Required action: From the post below about the competency restoration lawsuit, copy word for word the part that starts with the words "The state has" and ends with "mandated up front?".

Given passage:
______
Thursday, July 05, 2007

Lawsuit moves forward to require quicker competency restoration

Attorney Beth Mitchell at Advocacy Inc. informs me that the disabilities rights group has decided to move forward with litigation to force the state to pay for reducing the the backlog of mentally ill and retarded defendants waiting for months in county jails who've been declared incompetent to stand trial.

Many including this writer hoped the Lege would fix the problem by budgeting new funds for "forensic beds" in state hospitals. The Texas Legislature approved millions in desperately needed new funding for outpatient treatment at Texas' MHMR "community centers," but only one of the 31 community centers (in Harris County) provides competency restoration services, and they've only recently begun doing so.

If other community centers followed suit it could reduce the problem dramatically - in Harris County after they began providing competency restoration services locally, the wait time for defendants to be declared competent to stand trial was lowered from 60 to 21 days.

However, new state funding did not come with any strings attached to require them to address the problem, and it's unrealistic to expect all 30 centers not currently providing such services to do so out of the goodness of their hearts. Advocacy really has no choice but to move forward with their lawsuit.

The Legislature's decision to ignore incompetent inmates languishing in county jails epitomizes Texas' penny wise and pound foolish approach to criminal justice. It's not like they didn't have plenty of warning about the problem. They did tweak competency restoration statutes in ways that will certainly help, but nobody thinks that without new funding it will resolve the problem.

The state has a constitutional duty to these defendants. Once a judge declares them incompetent, they aren't even allowed to plead guilty until they've been through the competency restoration process. Some misdemeanor defendants wait longer to be declared competent to stand trial than their maximum sentence would be upon conviction. I'll bet dollars to donuts Advocacy prevails in court. They've got a rock solid case and it will be heard before likely sympathetic Travis County judges. Then the state will have to pony up anyway, and likely also compensate those who've been harmed in the past by their recalcitrance.

Wouldn't it have been easier for the Legislature to just pay for the justice system it mandated up front?

See prior related Grits posts:

1 comment:

  1. What ever happened with this lawsuit? Shouldn't they look into judges who don't order the outpatient commitments? (or keep re-committing the defendants back over and over, thus "sentencing" them to serve their time in the hospital?) DSHS has no control over that.
______
Given information:
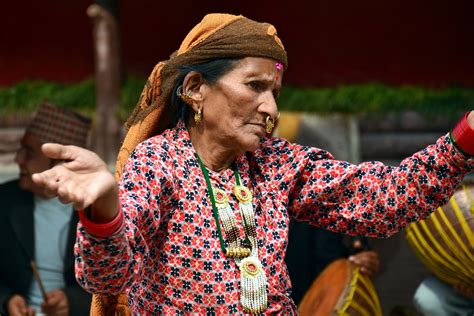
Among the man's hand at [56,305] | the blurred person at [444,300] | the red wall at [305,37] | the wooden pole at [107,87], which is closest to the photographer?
______
Answer for the task:
The state has a constitutional duty to these defendants. Once a judge declares them incompetent, they aren't even allowed to plead guilty until they've been through the competency restoration process. Some misdemeanor defendants wait longer to be declared competent to stand trial than their maximum sentence would be upon conviction. I'll bet dollars to donuts Advocacy prevails in court. They've got a rock solid case and it will be heard before likely sympathetic Travis County judges. Then the state will have to pony up anyway, and likely also compensate those who've been harmed in the past by their recalcitrance.

Wouldn't it have been easier for the Legislature to just pay for the justice system it mandated up front?